* THE REQUEST: For this exercise, repeat all of the material verbatim apart from its images.

--- START OF THE DATA ---

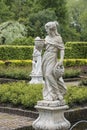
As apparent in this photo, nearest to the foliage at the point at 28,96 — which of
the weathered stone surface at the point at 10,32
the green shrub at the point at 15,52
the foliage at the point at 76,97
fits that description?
the foliage at the point at 76,97

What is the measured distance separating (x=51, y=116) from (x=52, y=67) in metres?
0.98

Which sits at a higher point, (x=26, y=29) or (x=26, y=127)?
(x=26, y=29)

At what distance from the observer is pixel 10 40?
40562 mm

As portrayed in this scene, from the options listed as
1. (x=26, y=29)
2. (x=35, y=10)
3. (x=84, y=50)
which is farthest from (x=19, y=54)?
(x=35, y=10)

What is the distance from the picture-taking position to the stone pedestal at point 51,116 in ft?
28.9

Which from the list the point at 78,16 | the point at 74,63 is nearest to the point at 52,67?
the point at 74,63

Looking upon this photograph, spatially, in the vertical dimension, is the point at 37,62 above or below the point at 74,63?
above

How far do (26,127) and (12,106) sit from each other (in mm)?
2525

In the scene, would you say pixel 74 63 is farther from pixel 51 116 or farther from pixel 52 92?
pixel 51 116

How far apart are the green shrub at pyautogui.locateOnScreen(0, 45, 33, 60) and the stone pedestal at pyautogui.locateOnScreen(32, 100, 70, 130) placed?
2457 centimetres

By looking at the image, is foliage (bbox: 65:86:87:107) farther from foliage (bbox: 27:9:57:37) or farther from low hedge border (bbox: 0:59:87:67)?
foliage (bbox: 27:9:57:37)

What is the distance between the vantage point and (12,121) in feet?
35.4

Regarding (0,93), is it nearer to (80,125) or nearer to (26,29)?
(80,125)

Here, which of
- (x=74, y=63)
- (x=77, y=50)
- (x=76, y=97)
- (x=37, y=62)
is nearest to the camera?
(x=76, y=97)
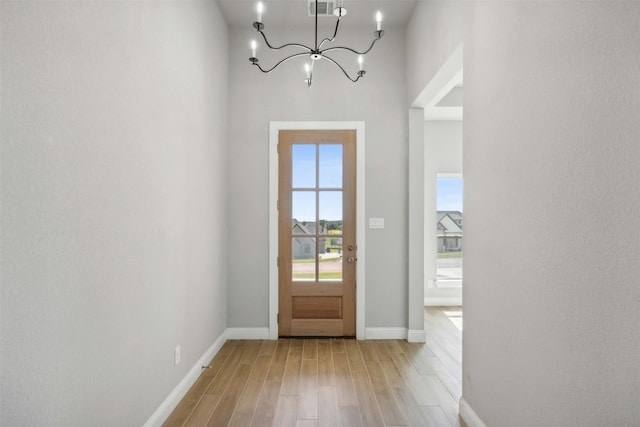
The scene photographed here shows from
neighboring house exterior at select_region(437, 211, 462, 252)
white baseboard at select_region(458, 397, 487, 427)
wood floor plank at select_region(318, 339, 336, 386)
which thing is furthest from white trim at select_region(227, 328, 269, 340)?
neighboring house exterior at select_region(437, 211, 462, 252)

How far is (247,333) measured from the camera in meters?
3.83

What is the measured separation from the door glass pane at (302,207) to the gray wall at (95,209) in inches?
50.2

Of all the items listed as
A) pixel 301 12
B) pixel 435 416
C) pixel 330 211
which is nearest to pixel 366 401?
pixel 435 416

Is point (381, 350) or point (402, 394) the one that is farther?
point (381, 350)

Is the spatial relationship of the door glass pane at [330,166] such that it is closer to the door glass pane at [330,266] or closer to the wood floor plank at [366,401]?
the door glass pane at [330,266]

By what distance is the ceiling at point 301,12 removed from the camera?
132 inches

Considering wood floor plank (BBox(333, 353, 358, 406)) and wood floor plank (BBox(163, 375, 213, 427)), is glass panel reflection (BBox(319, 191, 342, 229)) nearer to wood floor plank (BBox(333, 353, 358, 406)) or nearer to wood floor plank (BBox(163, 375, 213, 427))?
wood floor plank (BBox(333, 353, 358, 406))

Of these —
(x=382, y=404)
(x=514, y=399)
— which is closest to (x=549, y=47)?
(x=514, y=399)

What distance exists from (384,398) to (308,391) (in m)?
0.55

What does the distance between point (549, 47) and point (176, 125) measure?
2190 mm

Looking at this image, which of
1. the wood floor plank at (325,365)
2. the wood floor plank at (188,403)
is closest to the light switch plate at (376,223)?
the wood floor plank at (325,365)

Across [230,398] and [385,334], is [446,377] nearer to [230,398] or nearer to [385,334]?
[385,334]

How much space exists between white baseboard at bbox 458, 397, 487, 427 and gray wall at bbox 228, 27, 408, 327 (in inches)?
59.9

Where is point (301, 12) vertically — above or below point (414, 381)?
above
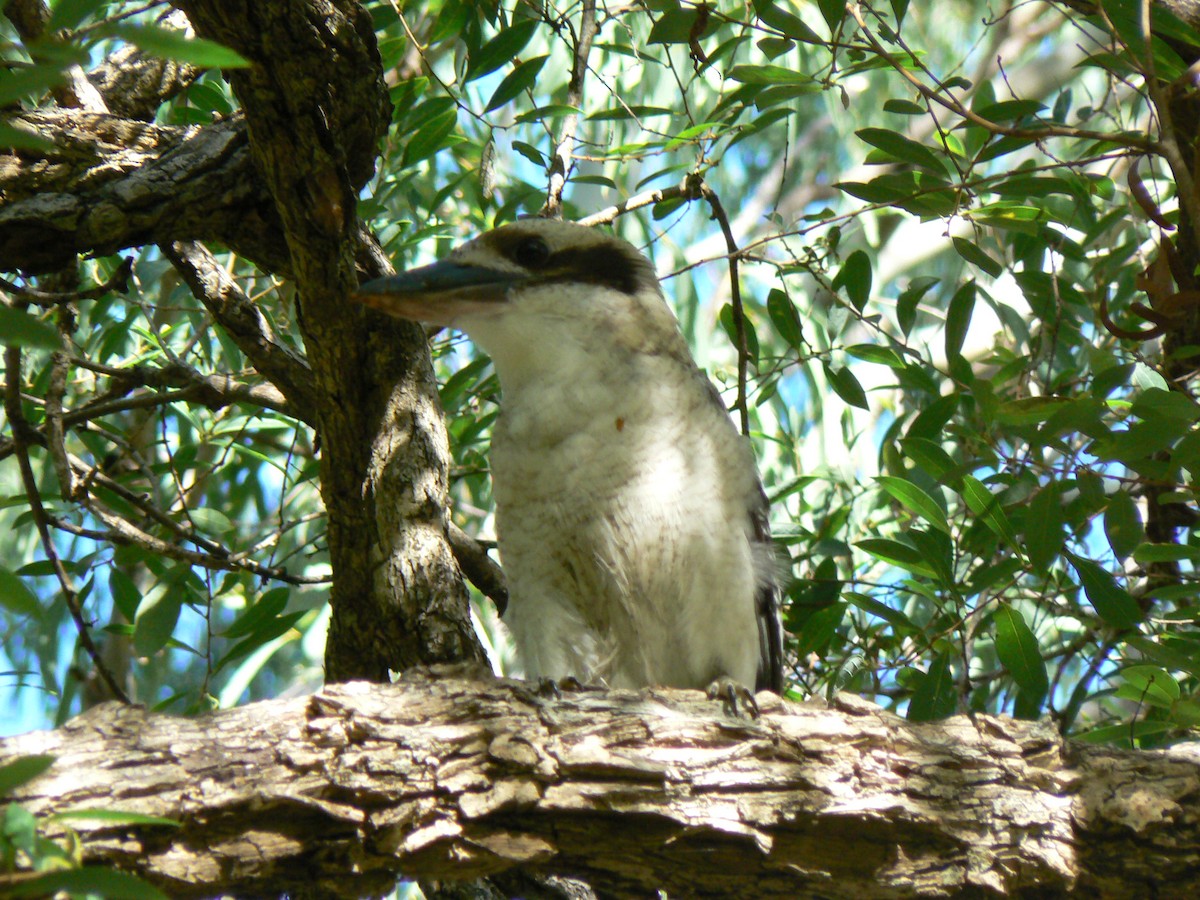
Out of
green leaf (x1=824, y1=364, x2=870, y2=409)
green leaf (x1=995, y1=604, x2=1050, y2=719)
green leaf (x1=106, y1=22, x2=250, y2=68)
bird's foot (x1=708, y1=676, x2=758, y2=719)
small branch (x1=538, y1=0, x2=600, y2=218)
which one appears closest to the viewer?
green leaf (x1=106, y1=22, x2=250, y2=68)

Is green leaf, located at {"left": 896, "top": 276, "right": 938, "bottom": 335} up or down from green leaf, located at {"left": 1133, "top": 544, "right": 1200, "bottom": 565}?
up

--- END OF THE DATA ---

* RESPONSE FOR THIS EXERCISE:
As apparent in this photo, nearest to the foliage at the point at 28,96 — which of
the weathered stone surface at the point at 10,32
the green shrub at the point at 15,52
the foliage at the point at 76,97
fits that description?
the foliage at the point at 76,97

What is the measured distance separating (x=51, y=116) from (x=52, y=67) in metres?
0.98

Which sits at a higher point, (x=26, y=29) or (x=26, y=127)?
(x=26, y=29)

At what distance from the observer is pixel 10 40?
40562 mm

As portrayed in this scene, from the options listed as
1. (x=26, y=29)
2. (x=35, y=10)
3. (x=84, y=50)
which is farthest from (x=19, y=54)?
(x=35, y=10)

What is the distance from the picture-taking position to the stone pedestal at point 51,116 in ft?
28.9

Which from the list the point at 78,16 | the point at 74,63 is nearest to the point at 52,67?
the point at 74,63

Looking upon this photograph, spatially, in the vertical dimension, is the point at 37,62 above or below the point at 74,63?
above

How far do (26,127) and (12,106) sit from each other (in mm)?
2525

In the scene, would you say pixel 74 63 is farther from pixel 51 116 or farther from pixel 52 92?
pixel 51 116

How far apart are the green shrub at pyautogui.locateOnScreen(0, 45, 33, 60) and the stone pedestal at pyautogui.locateOnScreen(32, 100, 70, 130) placed?
2457 centimetres

By looking at the image, is foliage (bbox: 65:86:87:107) farther from foliage (bbox: 27:9:57:37) or farther from low hedge border (bbox: 0:59:87:67)?
foliage (bbox: 27:9:57:37)

What is the distance between the vantage point and (12,121) in feet?
35.4

Regarding (0,93), is it nearer to (80,125) or nearer to (26,29)?
(80,125)

Here, which of
- (x=74, y=63)
- (x=77, y=50)
- (x=76, y=97)
- (x=37, y=62)
is nearest to the camera?
(x=76, y=97)
The scene photographed here shows from
neighboring house exterior at select_region(437, 211, 462, 252)
white baseboard at select_region(458, 397, 487, 427)
wood floor plank at select_region(318, 339, 336, 386)
which thing is furthest from white trim at select_region(227, 328, 269, 340)?
neighboring house exterior at select_region(437, 211, 462, 252)

How far is (247,333) measured from the camera in meters?
3.83

What is the measured separation from the door glass pane at (302,207) to the gray wall at (95,209) in inches?
50.2

Of all the items listed as
A) pixel 301 12
B) pixel 435 416
C) pixel 330 211
which is nearest to pixel 366 401?
pixel 435 416

Is point (381, 350) or point (402, 394) the one that is farther?
point (381, 350)

Is the spatial relationship of the door glass pane at [330,166] such that it is closer to the door glass pane at [330,266] or closer to the wood floor plank at [366,401]?
the door glass pane at [330,266]

By what distance is the ceiling at point 301,12 removed from the camera?
132 inches

Considering wood floor plank (BBox(333, 353, 358, 406)) and wood floor plank (BBox(163, 375, 213, 427)), is glass panel reflection (BBox(319, 191, 342, 229)) nearer to wood floor plank (BBox(333, 353, 358, 406)) or nearer to wood floor plank (BBox(163, 375, 213, 427))?
wood floor plank (BBox(333, 353, 358, 406))

Of these —
(x=382, y=404)
(x=514, y=399)
— which is closest to (x=549, y=47)?
(x=514, y=399)

What distance exists from (384,398) to (308,391) (in m)?
0.55

What does the distance between point (549, 47) and point (176, 125) measure?
2190 mm

Looking at this image, which of
1. the wood floor plank at (325,365)
2. the wood floor plank at (188,403)
is closest to the light switch plate at (376,223)?
the wood floor plank at (325,365)

Across [230,398] and [385,334], is [446,377] nearer to [230,398] or nearer to [385,334]?
[385,334]

How much space exists between white baseboard at bbox 458, 397, 487, 427 and gray wall at bbox 228, 27, 408, 327 (in inches)?
59.9

Where is point (301, 12) vertically — above or below point (414, 381)?
above
Out of
green leaf (x1=824, y1=364, x2=870, y2=409)
green leaf (x1=995, y1=604, x2=1050, y2=719)
green leaf (x1=106, y1=22, x2=250, y2=68)
bird's foot (x1=708, y1=676, x2=758, y2=719)
small branch (x1=538, y1=0, x2=600, y2=218)
which one appears closest to the viewer?
green leaf (x1=106, y1=22, x2=250, y2=68)

Is green leaf, located at {"left": 896, "top": 276, "right": 938, "bottom": 335} up or down from green leaf, located at {"left": 1133, "top": 544, "right": 1200, "bottom": 565}?
up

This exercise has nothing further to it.